*PARTS OF THE EXERCISE*
a - In the Amber7 crash report, which program runs the same job with the same input parameters and restart file without problems?
b - List every file name that appears in quotation marks in the sander command shown in the Amber7 crash report.
c - Pick up the Amber7 crash report after its last line and write what comes next.

On Mon, 29 Jul 2002 lamon_at_lav.boehringer-ingelheim.com wrote:

>
> > I am having the same problem with Amber7/sander as Mark Hsieh (see below)
> > in which my jobs stop at random points for no obvious reason. My error
> > output for a job running on four processors looks like the following:
> >
> > net_recv failed for fd = 8
> > p0_25797: p4_error: net_recv read, errno = : 104
> > bm_list_25798: p4_error: interrupt SIGINT: 2
> > rm_l_3_31636: p4_error: interrupt SIGINT: 2
> > p1_19028: p4_error: interrupt SIGINT: 2
> > Broken pipe
> > rm_l_2_7717: p4_error: interrupt SIGINT: 2
> > p3_31635: p4_error: interrupt SIGINT: 2
> > Broken pipe
> > rm_l_1_19029: p4_error: interrupt SIGINT: 2
> > Broken pipe
> > /software/mpich-1.2.1/bin/mpirun: line 1: 25797 Broken pipe
> > /software/amber7/exe_lnx_pll/sander "-i" "md.in" "-o" "md2.out" "-p"
> > "md.parm" "-c" "md1.rst" "-r" "md2.rst" "-x" "md2.crd" "-O" -p4pg PI25665
> > -p4wd .
> >
> >
> > Here are my observations:
> >
> > 1. My jobs end unexpectedly with no error message from sander.
> > 2. The problem is intermittent. If I run it one time, it might die after
> > 2 ps and another time it will die after 50 ps.
> > I have some systems in which it does not happen at all.
> > 3. Output from sander stops several minutes before the job exits.
> > 4. There are no system error messages indicating a hardware failure.
> > 5. It only happens with jobs running on more than one processor.
> > 6. I have tried it on two different linux clusters (compiled with g77)
> > running two different versions of mpich (1.2.1 and 1.2.4).
> > 7. A job run with the same input parameters and restart file but using
> > Amber6/sander will run with no problems.
> >
> > Any suggestions?
> >
> > Thanks,
> > Lynn
> >
> >
> >
> > Dr. Lynn Amon
> > Research Scientist
> > Boehringer-Ingelheim (Canada) Ltd.

*COLLECTED MATERIAL*
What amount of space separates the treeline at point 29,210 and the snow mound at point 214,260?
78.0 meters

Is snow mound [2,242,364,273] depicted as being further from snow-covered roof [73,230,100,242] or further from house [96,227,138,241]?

*REPLIES*
a - Amber6/sander

b - md.in, md2.out, md.parm, md1.rst, md2.rst, md2.crd

c -
> > 2100 Cunard Street
> > Laval (Quebec) Canada H7S 2G5
> > (450) 682-4640
> > lamon_at_lav.boehringer-ingelheim.com
> >
> >
> >
> >
> > From: "Mark Hsieh" <hsieh_at_abmaxis.com
> > <mailto:hsieh_at_abmaxis.com?subject=Re:%20mpirun/sander%20problem&replyto=MP
> > EKLFFCDNOPEMCNBJCGMEPFCAAA.hsieh_at_abmaxis.com>>
> > Subject: mpirun/sander problem
> > Date: Mon, 6 May 2002 13:00:32 -0700
> > Message-ID: <MPEKLFFCDNOPEMCNBJCGMEPFCAAA.hsieh_at_abmaxis.com>
> >
> > Hi,
> > For some reason, my mpirun/sander molecular dynamics simulations are
> > stopping at random time points with the following errors:
> > p0_4155: (11784.142298) net_recv failed for fd = 6
> > p0_4155: p4_error: net_recv read, errno = : 110
> > p3_2900: (11783.828019) net_recv failed for fd = 6
> > /disk1/app/mpich-1.2.3/bin/mpirun: line 1: 4155 Broken pipe
> > /disk1/app/amber7/exe/sander "-O" "-i" "md7.in" "-o" "md7.out" "-p"
> > "prmtop"
> > "-c" "min7.rst" "-r" "md7.rst" "-x" "md7.mdcrd" "-ref" "min7.rst" "-inf"
> > "md7.mdinfo" -p4pg pgfile4 -p4wd /disk1/hsieh.tmp/amber.runs/
> > P4 procgroup file is pgfile4.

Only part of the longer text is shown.